# Wife moved in with someone shes only known for 2 months



## atomk12 (Feb 2, 2012)

Hi everyone, I found out my wife was seeing someone for 6 weeks and asked her to leave after she told me that she did not want to fix our relationship. She is 44 and he is 50. She is a life student never attained a degree and will probably take another 6 years to get the degree she wants. He is an instructor of sort at a community college. She told me that they are able to talk and she likes him. I am severely hurt by this since we have a 9 year old daughter whom I have custody of and she doesn't seem to be making much effort to gain her back. My 15 year old stepson moved with her and my other stepson 20 year old lives with me. They tell me that he has spoken of getting her a new van, a 4 bdr house, etc, but I have not heard that he's done these things. I have no idea if they are getting along and how loving they are towards each other. I try not to think about it. I love her but she wasnt the best wife. Never very loving, and sex was not one of her priorities and i made due with that. I heard from my stepson who attends college with her that she is starting her old routine again staying at college most of the day, which I used to harp on her about since we had 3 kids and it never seemed right for her to spend so much time as if she were a single student. I dont think this man will like this part of her either, or the fact that she insists on having guys friends that call her to talk. I wonder how long it will take till this guy figures this out.

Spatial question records

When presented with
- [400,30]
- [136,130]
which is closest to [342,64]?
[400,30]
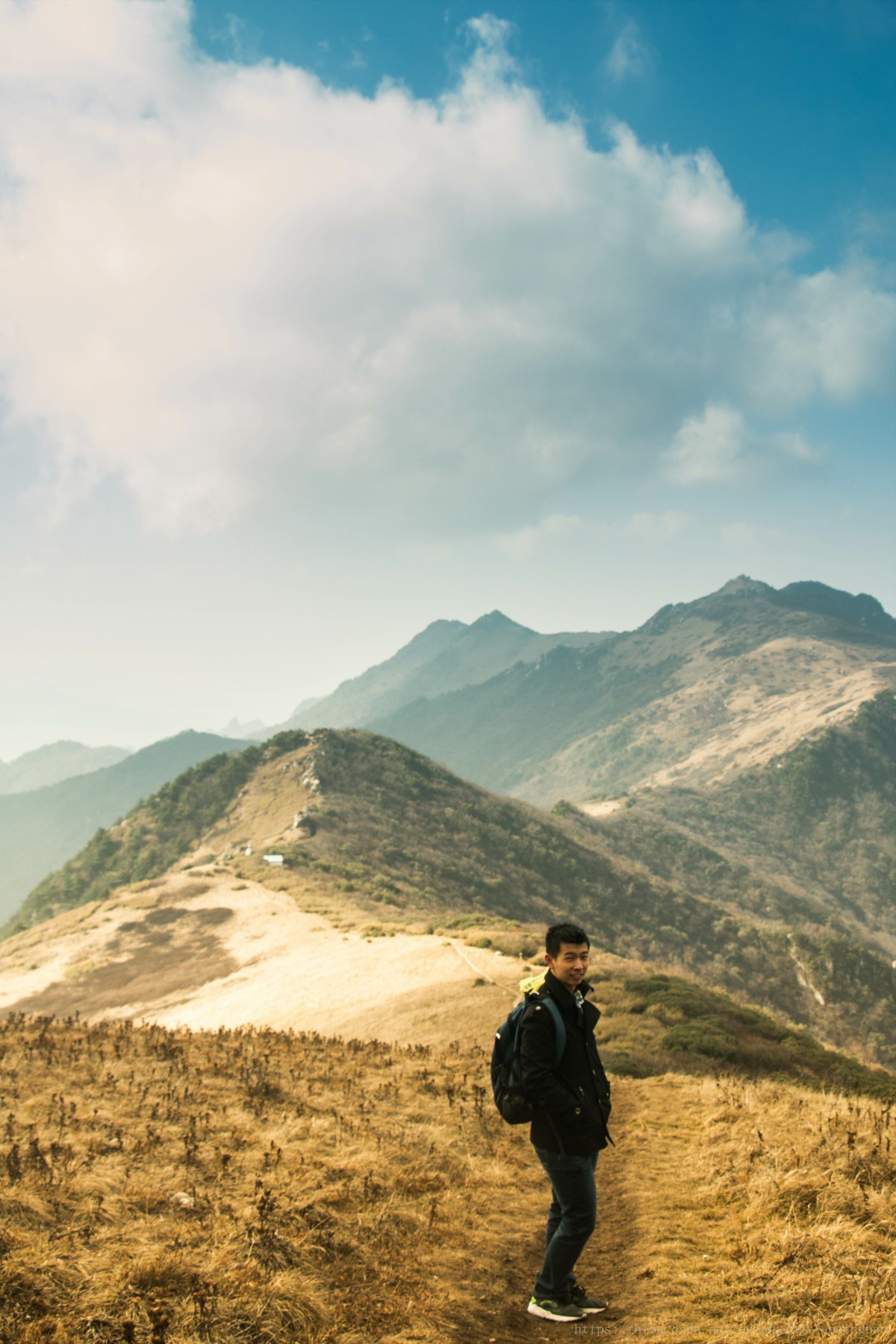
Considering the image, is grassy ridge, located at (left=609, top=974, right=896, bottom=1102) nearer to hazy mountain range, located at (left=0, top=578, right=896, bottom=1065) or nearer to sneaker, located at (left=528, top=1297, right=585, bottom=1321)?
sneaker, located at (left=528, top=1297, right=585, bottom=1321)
==
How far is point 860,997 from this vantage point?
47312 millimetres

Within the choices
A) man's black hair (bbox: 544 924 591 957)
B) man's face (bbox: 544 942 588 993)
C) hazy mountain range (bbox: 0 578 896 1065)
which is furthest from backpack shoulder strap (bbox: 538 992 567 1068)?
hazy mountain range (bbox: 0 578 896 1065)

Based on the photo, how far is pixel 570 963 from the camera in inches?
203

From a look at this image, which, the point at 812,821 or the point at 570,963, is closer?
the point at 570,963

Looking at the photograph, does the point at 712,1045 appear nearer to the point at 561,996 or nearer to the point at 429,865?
---
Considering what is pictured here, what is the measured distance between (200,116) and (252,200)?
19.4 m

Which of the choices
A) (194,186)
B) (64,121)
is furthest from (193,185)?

Problem set:
A: Answer these questions from the forum post about the wife who moved out, one per line:
(i) For how long had the wife been seeing someone when the poster found out?
(ii) How old is the daughter, and who has custody of her?
(iii) Which of the two stepsons moved with the wife?
B: Write a continuation of the forum post about the wife who moved out, picking up right after its final sentence.
The records stand apart from the forum post and are separate material.

Task results:
A:
(i) 6 weeks
(ii) She is 9 years old, and the poster has custody of her.
(iii) The 15-year-old stepson

B:
----------



## EleGirl (Dec 3, 2011)

He'll probably figure it out fairly soon. Affairs usually end pretty quickly once the affair partners depend only on each other. 

But do you want her back? She seems like the type that will cheat again. She also seems to have no desire to be a parent. You and the children might be better off without her.


----------



## atomk12 (Feb 2, 2012)

I appreciate your experienced responses. With all my heart I want her back, but I will never accept her back. I am a strong hearted person and believe in the value of this. I gave all my heart and never cheated or entertained the though of cheating. I feel sorry for her that she made this irrational decision and does not seem to truly care about our children. I am waiting for the day when she calls me with a phrase I will recognize, I have known her for 17 years. I will be able to tell through any phrase she may say. She will start an unusual conversation off topic as if nothing has happened and I will know whats in her heart. At this moment I will have the best feeling knowing that what she did was wrong and she knows it. It is at this moment that I will tell her she can never be with me again and she will finally have to join the fight that we've all been in for years. The fight to survive on our own.


----------



## EleGirl (Dec 3, 2011)

I doubt that the affair will last very long. But this time is going to be so very hard on you. If your intent is to get her back I suggest you read the book "Surviving An Affair" by Dr. Harely. I think it would help you handling what you have ahead of you.


----------



## atomk12 (Feb 2, 2012)

EleGirl said:


> I doubt that the affair will last very long. But this time is going to be so very hard on you. If your intent is to get her back I suggest you read the book "Surviving An Affair" by Dr. Harely. I think it would help you handling what you have ahead of you.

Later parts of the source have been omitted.